A search engine is designed to take some keywords, and return web pages that match them. What fascinates me is that that mapping of words to pages could easily be done in reverse. Given a particular web page, tell me what keywords are most likely to find it. My hunch is that that set of words, maybe presented as a tag cloud, would give a pretty good summary of what the page is about.
The closest example I’ve found out there is this blog entry. It’s got what appears at first to be a fairly random list of keywords, but digging into them, it looks like Darrin is a Vancouver-based Titanic fan who’s posted about the beautiful agony art project and has done a lot of wedding posts.
What’s really interesting about this is that the search terms that show up aren’t just based on textual frequency within the site, they’re also the product of how often people search for particular words at all. Essentially it’s giving a lot more weight to terms people actually care about, rather than just all terms that are statistically improbable.
At the moment the only way to implement this is to process an individual site’s visitor logs to pull out the frequency of keyword searches that lead to a visit. However search engines know the historical frequency of particular queries terms up front, so it would be possible for them to take an arbitrary new page and simulate which searches would be likely to land on it. You could do something similar for a mail message, essentially you’d be filtering statistically improbable phrases to get statistically improbable and interesting phrases instead.
Utterly Fascinating Idea. Our only concern would be additional unrelated but statistically probable bulk in the keyword.
Imagine taking each word in a keyword and projecting its semantic value onto an axis of abstractness. Generally, there is quite a variance in search keywords with some words being very abstract other quite specific.
We argue the utility of a tag-cloud is directly proprtional to the overlap between the abstractness of the words in the tag cloud and the user’s desired degree of abstractness.
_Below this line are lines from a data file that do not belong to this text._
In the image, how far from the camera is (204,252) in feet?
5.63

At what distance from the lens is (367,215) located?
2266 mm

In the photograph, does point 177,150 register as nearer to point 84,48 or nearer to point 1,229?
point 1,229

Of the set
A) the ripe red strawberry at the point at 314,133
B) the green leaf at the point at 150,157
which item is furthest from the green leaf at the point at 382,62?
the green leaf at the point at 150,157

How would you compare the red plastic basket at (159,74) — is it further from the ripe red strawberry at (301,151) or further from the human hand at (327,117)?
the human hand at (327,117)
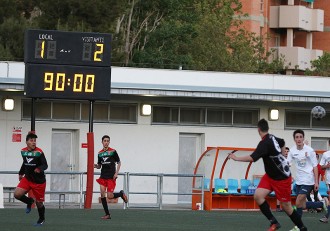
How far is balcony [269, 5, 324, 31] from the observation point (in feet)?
264

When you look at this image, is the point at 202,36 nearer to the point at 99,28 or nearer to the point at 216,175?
the point at 99,28

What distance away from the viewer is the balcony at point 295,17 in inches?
3172

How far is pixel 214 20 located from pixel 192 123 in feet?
79.4

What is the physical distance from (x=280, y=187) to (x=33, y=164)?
5.69 meters

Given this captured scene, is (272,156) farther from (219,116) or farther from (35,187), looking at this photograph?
(219,116)

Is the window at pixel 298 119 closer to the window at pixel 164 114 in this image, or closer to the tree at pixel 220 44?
the window at pixel 164 114

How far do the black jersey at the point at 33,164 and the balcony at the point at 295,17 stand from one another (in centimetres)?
5696

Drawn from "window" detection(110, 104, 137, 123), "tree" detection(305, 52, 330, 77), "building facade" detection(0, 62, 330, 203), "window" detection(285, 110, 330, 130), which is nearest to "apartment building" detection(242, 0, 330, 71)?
"tree" detection(305, 52, 330, 77)

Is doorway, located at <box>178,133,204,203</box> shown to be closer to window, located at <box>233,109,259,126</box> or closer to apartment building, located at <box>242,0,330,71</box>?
window, located at <box>233,109,259,126</box>

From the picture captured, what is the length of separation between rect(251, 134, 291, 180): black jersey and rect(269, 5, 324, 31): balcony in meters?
59.5

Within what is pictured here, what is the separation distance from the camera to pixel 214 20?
64312 millimetres

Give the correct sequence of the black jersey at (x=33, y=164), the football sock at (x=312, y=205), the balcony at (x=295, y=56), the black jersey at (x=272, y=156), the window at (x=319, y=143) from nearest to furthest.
A: the black jersey at (x=272, y=156), the black jersey at (x=33, y=164), the football sock at (x=312, y=205), the window at (x=319, y=143), the balcony at (x=295, y=56)

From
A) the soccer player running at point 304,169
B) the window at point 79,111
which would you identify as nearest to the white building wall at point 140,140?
the window at point 79,111

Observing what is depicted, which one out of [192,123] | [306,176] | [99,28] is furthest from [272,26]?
[306,176]
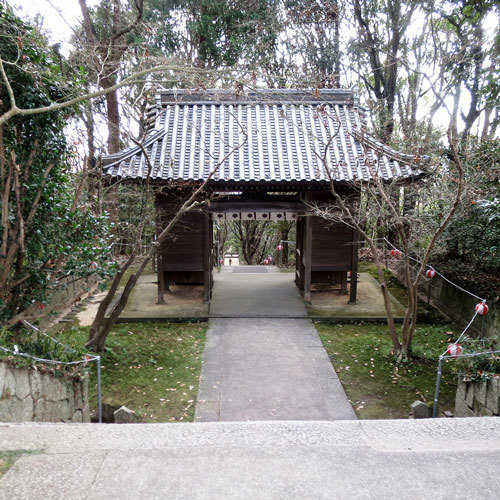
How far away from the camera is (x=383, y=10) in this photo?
14234mm

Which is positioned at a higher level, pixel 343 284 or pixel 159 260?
pixel 159 260

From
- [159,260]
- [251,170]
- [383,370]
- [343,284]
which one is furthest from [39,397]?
[343,284]

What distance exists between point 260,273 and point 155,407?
9.39 metres

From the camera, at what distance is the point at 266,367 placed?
6742 millimetres

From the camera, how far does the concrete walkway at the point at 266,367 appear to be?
5398 millimetres

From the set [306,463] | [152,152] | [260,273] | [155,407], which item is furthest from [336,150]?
[306,463]

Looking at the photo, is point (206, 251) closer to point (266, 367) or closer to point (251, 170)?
point (251, 170)

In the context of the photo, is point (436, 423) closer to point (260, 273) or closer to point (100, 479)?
point (100, 479)

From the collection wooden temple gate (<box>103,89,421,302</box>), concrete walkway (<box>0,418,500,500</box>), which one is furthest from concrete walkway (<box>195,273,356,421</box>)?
concrete walkway (<box>0,418,500,500</box>)

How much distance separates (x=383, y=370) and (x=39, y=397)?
5295 mm

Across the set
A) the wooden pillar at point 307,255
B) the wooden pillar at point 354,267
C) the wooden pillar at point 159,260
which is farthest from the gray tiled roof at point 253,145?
the wooden pillar at point 354,267

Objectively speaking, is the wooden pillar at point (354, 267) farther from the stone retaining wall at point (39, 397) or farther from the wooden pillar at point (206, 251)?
the stone retaining wall at point (39, 397)

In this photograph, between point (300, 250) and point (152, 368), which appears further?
point (300, 250)

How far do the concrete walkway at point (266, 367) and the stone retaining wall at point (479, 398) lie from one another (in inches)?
56.0
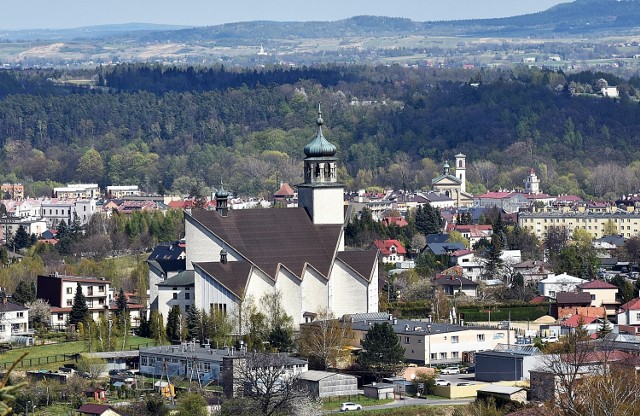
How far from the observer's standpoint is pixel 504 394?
36188 millimetres

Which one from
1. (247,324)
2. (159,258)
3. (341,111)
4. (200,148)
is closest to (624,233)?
(159,258)

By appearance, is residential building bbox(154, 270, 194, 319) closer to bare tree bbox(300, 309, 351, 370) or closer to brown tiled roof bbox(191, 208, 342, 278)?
brown tiled roof bbox(191, 208, 342, 278)

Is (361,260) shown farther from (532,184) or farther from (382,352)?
(532,184)

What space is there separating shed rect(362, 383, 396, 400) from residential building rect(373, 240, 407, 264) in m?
23.4

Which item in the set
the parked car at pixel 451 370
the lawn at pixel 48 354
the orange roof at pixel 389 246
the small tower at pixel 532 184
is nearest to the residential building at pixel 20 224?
the orange roof at pixel 389 246

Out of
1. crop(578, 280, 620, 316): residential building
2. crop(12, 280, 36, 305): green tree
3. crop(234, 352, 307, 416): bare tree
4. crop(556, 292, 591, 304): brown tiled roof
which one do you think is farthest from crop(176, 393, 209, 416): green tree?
crop(578, 280, 620, 316): residential building

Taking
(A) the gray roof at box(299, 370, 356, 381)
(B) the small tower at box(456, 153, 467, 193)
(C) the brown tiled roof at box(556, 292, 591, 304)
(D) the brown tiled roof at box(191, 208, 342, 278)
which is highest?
(B) the small tower at box(456, 153, 467, 193)

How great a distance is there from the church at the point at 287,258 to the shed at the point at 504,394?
10.3 m

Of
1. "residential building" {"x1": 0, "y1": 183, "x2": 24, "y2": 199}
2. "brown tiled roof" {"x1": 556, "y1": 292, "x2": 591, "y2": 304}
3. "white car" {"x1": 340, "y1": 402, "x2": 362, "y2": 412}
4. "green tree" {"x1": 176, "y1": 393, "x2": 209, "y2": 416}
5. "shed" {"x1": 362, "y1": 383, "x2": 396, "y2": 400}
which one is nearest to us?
"green tree" {"x1": 176, "y1": 393, "x2": 209, "y2": 416}

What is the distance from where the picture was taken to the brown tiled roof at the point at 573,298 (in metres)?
49.7

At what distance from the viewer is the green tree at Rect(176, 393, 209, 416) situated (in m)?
34.3

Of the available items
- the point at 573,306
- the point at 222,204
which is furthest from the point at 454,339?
the point at 222,204

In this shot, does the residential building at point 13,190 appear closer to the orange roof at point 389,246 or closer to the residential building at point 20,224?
the residential building at point 20,224

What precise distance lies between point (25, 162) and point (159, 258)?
71.8 m
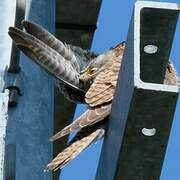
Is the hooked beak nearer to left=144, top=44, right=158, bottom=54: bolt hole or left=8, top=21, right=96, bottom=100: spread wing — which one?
left=8, top=21, right=96, bottom=100: spread wing

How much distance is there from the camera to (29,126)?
13.0 ft

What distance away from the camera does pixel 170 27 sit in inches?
125

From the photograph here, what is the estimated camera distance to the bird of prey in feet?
14.5

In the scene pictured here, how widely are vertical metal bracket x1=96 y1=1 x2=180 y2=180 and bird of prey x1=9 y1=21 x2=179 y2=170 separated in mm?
749

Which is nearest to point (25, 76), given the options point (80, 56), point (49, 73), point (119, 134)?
point (49, 73)

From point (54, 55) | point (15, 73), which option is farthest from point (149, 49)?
point (54, 55)

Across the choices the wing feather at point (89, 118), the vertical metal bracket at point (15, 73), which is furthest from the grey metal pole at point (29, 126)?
the wing feather at point (89, 118)

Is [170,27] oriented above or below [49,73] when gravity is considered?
above

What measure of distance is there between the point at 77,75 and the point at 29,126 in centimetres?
177

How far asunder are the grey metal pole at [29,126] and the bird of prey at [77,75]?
62 millimetres

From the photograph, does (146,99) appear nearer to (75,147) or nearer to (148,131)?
(148,131)

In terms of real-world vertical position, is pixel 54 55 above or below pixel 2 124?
below

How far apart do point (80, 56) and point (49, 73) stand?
4.36 feet

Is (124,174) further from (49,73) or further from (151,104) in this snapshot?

For instance, people searching for the St Regis Hotel probably search “St Regis Hotel Room” frequently. But once someone was on the St Regis site, the term “hotel room” is probably quite useless as a navigation term.
The problem we think is one of asking which portion of the Semantic Hierarchy is worth exploring. “Hotel” “Room Service” is probably not terribly value in terms of in-site navigation once on the St Regis site. But it could be highly valuable in a broader search on google for distinguishing between the person St Regis and the hotel chain.
Hence, reverse-indexing data provides a useful insight on a number of these topics, but if used wholesale will probably result in many terribly obvious keywords. How many people still append keywords like “web site” for instance when searching?
But with a little fiddling, we bet this data could become highly useful.
Very true, the top keyword shown on Darren’s cloud is ‘the’! It feels like looking at the whole search phrase might help too, but then as you say there’s a lot of variations.
What this needs is some practical experimentation. I’ve just installed statcounter here since I can’t download referrer logs from Typepad’s default stats panel.